== SOURCE EXTRACT ==
Paul Reichmann, the Chairman, stated:
Our flotation last spring considerably strengthened our
financial position. Part of the flotation proceeds were used
to reduce debt and the rest will be put towards future
development expenditure. As we head into the new millennium,
we are optimistic and confident not only about Canary Wharf
but also about the future of London as the premier business
centre of Europe and the future of the London property market.
CONTACTS
George Iacobescu
Chief Executive
Peter Anderson
Managing Director, Finance
Canary Wharf Group plc
Telephone: 0207 418 2000
David Beck
Bell Pottinger Financial
Telephone: 0207 353 9203
A copy of the annual report will be sent to shareholders and
copies will be made available to the public on request to the
Company Secretary at the registered office, One Canada Square,
Canary Wharf, London, E14 5AB.
CHAIRMAN AND CHIEF EXECUTIVE'S STATEMENT
Canary Wharf achieved three important milestones this year. In
April, the company completed the initial public offering of
its shares on the London Stock Exchange and we are extremely
pleased to be reporting to you for the first time as a public
company.
The second milestone is the commencement of construction of
two new towers at Canary Wharf. In November last year HSBC
committed to acquire a 1.1 million square foot tower to
consolidate their U.K. and worldwide headquarters operations.

== PROBLEMS AND TASKS ==
A: Duplicate everything in the Canary Wharf statement from "CHAIRMAN AND CHIEF" down to "worldwide headquarters operations.".
B: What did HSBC commit to acquire in November, according to the Canary Wharf statement?

== MATERIAL PROVIDED ==
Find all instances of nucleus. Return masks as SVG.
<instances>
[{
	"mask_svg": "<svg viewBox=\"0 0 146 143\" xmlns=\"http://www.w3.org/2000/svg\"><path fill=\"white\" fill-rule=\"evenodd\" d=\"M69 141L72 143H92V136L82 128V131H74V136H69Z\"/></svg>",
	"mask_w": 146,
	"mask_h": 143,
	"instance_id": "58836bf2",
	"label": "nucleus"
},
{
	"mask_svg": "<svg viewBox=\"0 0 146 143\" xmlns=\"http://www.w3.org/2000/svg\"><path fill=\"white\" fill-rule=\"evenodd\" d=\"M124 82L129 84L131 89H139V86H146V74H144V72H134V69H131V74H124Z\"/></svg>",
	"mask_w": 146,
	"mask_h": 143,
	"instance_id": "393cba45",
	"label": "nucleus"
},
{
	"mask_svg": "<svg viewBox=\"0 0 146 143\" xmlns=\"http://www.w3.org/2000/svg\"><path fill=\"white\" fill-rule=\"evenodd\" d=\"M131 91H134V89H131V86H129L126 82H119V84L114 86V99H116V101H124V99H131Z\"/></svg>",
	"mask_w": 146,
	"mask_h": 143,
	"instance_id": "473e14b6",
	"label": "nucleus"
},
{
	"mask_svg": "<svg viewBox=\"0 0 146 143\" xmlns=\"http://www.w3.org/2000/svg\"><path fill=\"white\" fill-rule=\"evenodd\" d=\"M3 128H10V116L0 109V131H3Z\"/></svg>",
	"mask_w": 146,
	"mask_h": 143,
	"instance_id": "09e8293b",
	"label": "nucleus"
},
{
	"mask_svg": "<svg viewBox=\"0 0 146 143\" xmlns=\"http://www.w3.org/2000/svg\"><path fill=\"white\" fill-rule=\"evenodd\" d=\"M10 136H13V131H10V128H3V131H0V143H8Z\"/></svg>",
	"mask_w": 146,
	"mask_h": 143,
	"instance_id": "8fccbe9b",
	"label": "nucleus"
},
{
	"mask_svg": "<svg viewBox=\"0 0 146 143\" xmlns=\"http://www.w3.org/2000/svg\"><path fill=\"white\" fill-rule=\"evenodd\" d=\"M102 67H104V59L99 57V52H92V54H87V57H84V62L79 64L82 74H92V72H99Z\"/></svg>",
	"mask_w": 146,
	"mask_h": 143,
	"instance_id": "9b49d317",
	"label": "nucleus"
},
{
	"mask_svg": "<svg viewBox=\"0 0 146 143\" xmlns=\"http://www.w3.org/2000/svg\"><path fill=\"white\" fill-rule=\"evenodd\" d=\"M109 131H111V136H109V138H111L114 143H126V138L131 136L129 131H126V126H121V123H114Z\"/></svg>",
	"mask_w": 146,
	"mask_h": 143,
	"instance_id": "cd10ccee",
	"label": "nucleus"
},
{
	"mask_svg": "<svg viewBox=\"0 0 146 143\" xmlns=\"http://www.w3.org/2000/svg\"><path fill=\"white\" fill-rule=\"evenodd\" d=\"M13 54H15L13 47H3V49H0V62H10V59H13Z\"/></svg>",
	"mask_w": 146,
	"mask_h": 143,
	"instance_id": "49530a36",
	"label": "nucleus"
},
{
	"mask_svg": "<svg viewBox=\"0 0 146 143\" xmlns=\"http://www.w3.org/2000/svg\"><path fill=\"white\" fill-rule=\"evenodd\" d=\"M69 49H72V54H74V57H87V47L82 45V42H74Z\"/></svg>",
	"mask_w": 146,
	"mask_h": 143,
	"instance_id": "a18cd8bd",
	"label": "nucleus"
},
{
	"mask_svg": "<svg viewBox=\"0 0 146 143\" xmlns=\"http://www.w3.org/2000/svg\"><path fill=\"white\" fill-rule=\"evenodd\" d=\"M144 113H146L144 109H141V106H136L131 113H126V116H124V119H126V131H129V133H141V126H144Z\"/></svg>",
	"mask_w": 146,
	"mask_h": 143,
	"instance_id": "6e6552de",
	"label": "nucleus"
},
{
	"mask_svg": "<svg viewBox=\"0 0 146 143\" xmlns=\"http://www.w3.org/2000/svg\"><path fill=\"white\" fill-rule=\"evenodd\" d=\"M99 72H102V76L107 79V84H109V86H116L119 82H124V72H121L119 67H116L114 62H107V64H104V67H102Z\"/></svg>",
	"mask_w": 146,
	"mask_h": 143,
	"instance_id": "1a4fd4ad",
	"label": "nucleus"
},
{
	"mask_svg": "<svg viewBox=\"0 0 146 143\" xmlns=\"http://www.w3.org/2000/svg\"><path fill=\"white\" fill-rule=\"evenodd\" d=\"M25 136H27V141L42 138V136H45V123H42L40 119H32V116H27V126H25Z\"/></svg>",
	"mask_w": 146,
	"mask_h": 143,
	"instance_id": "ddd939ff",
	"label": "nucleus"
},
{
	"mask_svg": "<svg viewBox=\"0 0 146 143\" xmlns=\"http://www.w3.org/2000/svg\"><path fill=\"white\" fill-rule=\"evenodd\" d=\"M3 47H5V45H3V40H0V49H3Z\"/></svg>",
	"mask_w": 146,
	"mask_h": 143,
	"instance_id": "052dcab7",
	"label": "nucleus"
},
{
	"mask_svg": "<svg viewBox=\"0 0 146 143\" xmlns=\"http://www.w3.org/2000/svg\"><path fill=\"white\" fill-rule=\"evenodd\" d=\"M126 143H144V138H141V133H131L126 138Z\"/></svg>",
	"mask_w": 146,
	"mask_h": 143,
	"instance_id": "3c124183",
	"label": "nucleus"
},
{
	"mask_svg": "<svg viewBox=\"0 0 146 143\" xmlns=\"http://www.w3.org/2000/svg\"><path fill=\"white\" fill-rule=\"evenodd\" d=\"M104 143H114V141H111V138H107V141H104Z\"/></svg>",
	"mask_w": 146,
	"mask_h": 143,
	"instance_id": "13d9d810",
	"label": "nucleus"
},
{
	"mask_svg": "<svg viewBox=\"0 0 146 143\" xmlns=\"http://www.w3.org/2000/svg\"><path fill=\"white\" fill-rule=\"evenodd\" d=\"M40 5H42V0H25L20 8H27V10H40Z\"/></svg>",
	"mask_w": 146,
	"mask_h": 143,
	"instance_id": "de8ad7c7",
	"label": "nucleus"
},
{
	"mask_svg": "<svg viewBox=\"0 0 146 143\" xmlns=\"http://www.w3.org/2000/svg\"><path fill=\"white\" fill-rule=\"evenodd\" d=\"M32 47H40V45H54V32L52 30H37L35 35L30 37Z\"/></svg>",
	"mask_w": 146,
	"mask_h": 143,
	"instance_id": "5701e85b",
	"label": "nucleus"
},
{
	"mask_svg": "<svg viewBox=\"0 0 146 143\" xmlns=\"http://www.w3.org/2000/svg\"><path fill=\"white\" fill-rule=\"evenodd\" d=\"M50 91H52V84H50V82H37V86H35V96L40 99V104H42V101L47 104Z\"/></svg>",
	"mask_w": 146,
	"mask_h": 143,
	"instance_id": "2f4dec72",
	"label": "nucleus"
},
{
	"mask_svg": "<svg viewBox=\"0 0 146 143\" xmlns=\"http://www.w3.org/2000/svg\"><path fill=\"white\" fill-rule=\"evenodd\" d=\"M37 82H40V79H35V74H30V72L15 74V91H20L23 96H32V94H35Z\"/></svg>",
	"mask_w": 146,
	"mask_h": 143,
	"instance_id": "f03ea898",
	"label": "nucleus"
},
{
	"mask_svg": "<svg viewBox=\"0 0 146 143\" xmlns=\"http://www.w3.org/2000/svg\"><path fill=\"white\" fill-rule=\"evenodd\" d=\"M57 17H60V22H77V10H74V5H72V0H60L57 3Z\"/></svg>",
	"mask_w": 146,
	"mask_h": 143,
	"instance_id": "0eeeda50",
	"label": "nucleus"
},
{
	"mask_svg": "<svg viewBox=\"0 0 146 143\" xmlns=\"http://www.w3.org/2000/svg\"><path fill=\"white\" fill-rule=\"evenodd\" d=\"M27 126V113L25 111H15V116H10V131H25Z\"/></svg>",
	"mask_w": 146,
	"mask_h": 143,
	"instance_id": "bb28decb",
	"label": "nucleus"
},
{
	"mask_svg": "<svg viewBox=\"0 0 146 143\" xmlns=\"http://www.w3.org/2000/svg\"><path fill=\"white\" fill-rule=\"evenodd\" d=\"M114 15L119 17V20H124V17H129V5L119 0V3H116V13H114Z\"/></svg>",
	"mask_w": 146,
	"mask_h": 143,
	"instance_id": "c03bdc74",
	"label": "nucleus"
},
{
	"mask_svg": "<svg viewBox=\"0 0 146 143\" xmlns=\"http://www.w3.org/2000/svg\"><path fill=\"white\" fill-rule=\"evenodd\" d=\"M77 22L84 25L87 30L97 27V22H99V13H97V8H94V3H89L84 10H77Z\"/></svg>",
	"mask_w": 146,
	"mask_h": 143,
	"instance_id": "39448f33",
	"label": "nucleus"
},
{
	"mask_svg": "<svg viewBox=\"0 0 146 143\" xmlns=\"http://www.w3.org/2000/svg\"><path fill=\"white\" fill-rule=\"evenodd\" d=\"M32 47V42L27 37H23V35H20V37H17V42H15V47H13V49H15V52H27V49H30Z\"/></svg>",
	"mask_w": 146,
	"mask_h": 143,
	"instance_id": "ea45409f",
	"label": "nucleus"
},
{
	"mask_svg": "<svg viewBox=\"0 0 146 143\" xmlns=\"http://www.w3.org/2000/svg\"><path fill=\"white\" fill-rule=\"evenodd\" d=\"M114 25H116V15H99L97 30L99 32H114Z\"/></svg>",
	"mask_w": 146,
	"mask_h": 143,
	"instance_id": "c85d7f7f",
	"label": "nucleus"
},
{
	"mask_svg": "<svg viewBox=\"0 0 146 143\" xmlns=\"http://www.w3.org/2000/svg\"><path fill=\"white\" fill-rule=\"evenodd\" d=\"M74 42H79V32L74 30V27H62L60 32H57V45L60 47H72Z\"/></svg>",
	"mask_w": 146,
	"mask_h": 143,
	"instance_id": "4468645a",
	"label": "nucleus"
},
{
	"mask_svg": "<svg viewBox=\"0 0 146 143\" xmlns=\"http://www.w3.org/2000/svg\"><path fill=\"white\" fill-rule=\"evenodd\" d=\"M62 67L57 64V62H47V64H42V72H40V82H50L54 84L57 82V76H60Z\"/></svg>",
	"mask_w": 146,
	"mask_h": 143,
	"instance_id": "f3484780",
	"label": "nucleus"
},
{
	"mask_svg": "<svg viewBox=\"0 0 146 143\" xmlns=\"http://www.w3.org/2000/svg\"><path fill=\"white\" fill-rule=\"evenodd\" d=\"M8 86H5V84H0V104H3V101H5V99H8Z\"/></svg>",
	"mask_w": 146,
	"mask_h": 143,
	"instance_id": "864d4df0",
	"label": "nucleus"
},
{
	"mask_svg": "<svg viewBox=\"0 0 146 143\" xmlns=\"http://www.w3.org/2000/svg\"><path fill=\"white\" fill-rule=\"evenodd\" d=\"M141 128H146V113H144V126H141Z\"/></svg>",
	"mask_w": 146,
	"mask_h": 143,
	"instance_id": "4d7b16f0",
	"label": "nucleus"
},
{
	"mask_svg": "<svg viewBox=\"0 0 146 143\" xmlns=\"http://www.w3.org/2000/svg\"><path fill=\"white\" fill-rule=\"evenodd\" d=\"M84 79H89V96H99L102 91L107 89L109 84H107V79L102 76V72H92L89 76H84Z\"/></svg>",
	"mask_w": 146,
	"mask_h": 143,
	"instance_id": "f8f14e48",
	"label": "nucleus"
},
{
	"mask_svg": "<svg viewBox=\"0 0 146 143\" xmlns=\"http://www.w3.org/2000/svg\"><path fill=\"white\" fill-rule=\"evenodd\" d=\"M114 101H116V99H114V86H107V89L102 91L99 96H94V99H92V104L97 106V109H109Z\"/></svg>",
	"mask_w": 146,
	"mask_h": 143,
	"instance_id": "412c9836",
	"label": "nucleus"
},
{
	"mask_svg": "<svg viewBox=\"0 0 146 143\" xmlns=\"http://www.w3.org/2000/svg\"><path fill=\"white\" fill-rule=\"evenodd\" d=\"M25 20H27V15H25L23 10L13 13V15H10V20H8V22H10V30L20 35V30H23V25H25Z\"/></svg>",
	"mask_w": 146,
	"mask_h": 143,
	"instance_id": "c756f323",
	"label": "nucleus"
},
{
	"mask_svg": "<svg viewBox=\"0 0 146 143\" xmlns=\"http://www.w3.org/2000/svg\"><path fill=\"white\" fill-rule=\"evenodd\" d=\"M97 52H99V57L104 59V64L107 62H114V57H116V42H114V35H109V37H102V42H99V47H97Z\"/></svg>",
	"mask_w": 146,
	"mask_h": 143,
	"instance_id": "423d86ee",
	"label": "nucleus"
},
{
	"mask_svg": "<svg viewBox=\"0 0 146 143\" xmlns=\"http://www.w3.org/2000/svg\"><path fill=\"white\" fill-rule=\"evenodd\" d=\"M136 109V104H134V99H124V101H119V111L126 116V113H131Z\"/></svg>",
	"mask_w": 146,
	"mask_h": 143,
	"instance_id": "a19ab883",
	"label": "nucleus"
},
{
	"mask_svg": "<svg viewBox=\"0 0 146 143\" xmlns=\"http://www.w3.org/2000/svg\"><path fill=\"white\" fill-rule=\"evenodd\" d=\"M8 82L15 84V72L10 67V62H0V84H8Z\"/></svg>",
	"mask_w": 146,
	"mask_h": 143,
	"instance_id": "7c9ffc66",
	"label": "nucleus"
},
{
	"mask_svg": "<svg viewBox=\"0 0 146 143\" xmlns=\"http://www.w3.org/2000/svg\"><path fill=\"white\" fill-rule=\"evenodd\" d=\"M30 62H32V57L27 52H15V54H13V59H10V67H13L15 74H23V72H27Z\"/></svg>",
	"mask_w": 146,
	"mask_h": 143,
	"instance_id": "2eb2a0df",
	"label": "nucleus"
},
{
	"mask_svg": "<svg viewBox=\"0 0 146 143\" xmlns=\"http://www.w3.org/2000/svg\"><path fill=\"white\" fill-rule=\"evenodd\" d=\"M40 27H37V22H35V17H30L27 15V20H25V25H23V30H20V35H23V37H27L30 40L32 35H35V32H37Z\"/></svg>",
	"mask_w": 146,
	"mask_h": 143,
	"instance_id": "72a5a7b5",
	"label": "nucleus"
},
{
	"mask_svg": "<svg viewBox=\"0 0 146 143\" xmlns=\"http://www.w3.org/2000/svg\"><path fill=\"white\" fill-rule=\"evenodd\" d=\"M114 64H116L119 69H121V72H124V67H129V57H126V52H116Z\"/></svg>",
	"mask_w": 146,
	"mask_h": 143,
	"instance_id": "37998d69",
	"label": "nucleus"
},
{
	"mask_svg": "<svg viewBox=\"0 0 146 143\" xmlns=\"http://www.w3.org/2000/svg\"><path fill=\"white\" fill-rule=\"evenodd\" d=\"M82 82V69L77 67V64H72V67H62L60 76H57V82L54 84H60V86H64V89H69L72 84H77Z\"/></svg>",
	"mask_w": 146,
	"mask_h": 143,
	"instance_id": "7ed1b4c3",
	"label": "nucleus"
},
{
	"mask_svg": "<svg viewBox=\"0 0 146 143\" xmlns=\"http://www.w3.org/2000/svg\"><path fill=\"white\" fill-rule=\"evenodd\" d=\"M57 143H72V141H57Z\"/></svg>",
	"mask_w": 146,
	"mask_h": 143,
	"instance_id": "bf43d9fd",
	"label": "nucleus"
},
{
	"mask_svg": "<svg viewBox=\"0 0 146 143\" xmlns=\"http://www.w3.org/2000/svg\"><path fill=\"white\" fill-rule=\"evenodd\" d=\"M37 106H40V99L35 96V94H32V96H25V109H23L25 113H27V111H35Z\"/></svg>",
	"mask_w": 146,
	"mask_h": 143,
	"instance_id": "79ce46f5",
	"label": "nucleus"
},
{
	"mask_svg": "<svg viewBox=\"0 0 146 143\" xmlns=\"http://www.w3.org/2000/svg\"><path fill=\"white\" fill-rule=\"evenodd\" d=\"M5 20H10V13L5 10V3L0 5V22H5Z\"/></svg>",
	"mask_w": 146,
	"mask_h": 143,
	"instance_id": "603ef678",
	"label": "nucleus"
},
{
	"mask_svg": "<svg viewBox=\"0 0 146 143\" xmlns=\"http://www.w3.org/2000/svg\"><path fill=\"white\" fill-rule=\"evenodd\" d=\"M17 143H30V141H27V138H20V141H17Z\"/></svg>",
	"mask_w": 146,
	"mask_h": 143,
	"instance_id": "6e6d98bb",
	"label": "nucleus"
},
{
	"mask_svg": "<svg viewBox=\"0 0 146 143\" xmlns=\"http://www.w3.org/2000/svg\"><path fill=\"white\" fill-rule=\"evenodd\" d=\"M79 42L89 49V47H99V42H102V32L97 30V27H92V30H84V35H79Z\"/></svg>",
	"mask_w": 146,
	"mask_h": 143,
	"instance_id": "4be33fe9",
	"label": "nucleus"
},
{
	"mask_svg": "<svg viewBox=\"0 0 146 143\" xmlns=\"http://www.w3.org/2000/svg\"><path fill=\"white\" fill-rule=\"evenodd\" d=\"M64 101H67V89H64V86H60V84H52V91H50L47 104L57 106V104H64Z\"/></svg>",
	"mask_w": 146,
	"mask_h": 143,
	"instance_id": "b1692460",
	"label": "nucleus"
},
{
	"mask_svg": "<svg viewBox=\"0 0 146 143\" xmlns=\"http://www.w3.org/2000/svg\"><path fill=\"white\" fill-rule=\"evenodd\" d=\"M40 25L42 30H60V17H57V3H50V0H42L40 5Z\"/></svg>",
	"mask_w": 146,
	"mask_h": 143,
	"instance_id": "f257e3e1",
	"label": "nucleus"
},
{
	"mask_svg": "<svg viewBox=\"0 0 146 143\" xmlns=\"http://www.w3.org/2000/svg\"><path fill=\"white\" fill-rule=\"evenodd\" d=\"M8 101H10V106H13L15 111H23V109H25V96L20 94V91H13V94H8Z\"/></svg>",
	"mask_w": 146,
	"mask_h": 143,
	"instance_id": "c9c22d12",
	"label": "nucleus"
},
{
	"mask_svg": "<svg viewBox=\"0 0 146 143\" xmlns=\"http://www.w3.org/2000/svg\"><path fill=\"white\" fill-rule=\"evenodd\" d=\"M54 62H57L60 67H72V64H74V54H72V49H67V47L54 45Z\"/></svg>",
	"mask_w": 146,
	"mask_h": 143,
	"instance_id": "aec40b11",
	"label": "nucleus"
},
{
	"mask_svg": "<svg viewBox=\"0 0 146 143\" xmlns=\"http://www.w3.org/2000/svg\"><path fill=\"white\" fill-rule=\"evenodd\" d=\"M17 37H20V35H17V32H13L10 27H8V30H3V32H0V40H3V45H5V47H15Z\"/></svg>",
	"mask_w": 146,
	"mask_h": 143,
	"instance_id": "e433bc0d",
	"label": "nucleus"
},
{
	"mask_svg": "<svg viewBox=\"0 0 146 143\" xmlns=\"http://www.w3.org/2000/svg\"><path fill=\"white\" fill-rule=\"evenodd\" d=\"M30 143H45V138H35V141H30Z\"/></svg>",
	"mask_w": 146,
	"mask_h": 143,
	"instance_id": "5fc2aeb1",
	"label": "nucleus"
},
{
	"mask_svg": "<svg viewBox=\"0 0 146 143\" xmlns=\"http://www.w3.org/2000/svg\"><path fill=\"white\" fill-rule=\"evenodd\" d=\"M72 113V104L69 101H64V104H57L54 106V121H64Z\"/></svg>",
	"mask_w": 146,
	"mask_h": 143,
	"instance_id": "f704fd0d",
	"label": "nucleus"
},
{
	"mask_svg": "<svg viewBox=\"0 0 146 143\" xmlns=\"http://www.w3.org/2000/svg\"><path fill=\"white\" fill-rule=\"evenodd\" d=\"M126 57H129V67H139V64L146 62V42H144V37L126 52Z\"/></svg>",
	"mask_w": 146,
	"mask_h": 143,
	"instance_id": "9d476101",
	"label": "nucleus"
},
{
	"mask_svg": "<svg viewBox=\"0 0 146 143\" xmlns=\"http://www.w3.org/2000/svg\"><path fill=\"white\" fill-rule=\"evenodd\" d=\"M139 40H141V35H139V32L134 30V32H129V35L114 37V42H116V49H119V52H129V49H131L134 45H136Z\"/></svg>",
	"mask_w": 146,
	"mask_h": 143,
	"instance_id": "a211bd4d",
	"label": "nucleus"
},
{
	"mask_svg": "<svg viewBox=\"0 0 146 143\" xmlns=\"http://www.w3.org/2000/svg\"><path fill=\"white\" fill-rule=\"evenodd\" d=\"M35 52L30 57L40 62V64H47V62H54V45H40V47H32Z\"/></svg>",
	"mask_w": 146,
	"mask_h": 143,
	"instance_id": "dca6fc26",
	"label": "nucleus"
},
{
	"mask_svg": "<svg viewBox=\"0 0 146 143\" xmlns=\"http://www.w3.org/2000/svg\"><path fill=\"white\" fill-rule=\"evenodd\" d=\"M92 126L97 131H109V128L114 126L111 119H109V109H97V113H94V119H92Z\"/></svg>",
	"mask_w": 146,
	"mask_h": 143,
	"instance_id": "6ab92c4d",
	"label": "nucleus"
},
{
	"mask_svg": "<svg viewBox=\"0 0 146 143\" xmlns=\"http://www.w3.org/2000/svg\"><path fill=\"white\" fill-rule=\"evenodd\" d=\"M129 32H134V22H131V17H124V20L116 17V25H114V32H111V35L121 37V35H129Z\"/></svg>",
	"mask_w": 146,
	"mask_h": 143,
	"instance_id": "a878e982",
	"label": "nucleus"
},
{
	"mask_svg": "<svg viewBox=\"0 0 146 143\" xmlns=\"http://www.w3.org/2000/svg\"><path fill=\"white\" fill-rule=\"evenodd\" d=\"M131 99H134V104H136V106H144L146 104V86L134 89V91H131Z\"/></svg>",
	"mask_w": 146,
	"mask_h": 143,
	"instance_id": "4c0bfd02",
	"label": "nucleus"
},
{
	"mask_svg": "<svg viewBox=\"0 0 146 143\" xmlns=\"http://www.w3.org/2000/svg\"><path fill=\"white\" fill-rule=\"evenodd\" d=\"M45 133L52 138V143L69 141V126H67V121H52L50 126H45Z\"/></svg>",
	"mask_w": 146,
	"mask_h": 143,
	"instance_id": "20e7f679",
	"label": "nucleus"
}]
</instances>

== LIST OF SOLUTIONS ==
A:
CHAIRMAN AND CHIEF EXECUTIVE'S STATEMENT
Canary Wharf achieved three important milestones this year. In
April, the company completed the initial public offering of
its shares on the London Stock Exchange and we are extremely
pleased to be reporting to you for the first time as a public
company.
The second milestone is the commencement of construction of
two new towers at Canary Wharf. In November last year HSBC
committed to acquire a 1.1 million square foot tower to
consolidate their U.K. and worldwide headquarters operations.

B: A 1.1 million square foot tower to consolidate their U.K. and worldwide headquarters operations.